A signal is typically a small or local innovation or disruption that has the potential to grow in scale and geographic distribution. A signal can be a new product, a new practice, a new market strategy, a new policy, or new technology. It can be an event, a local trend, or an organization. It can also be a recently revealed problem or state of affairs. In short, it is something that catches our attention at one scale and in one locale and points to larger implications for other locales or even globally. 

Source: Institute for the Future 

Future of Learning: Underage Access to Social Media


Despite most social media sites having age guidelines in place, which usually restrict children younger than 13 from joining, 13% of parents who have a child under the age of 11 say their child uses TikTok and 10% say their child uses Snapchat.


The origin of the 13+ age restrictions is a 22-year-old US law called COPPA, aka the Children’s Online Privacy Protection Act of 1998. This piece of legislation makes it illegal to collect or store the personal information of children under age 13.  By definition, social media platforms collect and store users’ personal information. So in order to comply with the law they needed - officially at least - to ban under-13 access.  Technically it’s not “breaking the law” - it’s ignoring an advisory restriction. Parents could be sending a message to their children that you can write your own rules online.

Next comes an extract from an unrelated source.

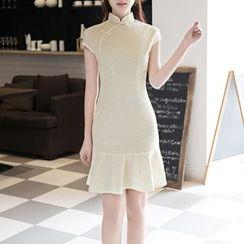Maura Qipao - 盖袖蕾丝旗袍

Source: Pew Research Center

Future of Work: Warm Words


Stanford studies show that a physician's positive, confident and  warm words reduce skin irritation and increase the positive placebo effects of treatment.
Words and tone of voice can literally heal or hurt. Educators and other professionals can significantly raise the efficacy of  their practices by becoming better communicators. Communication will become a critical element of professional training for a wider range of sectors.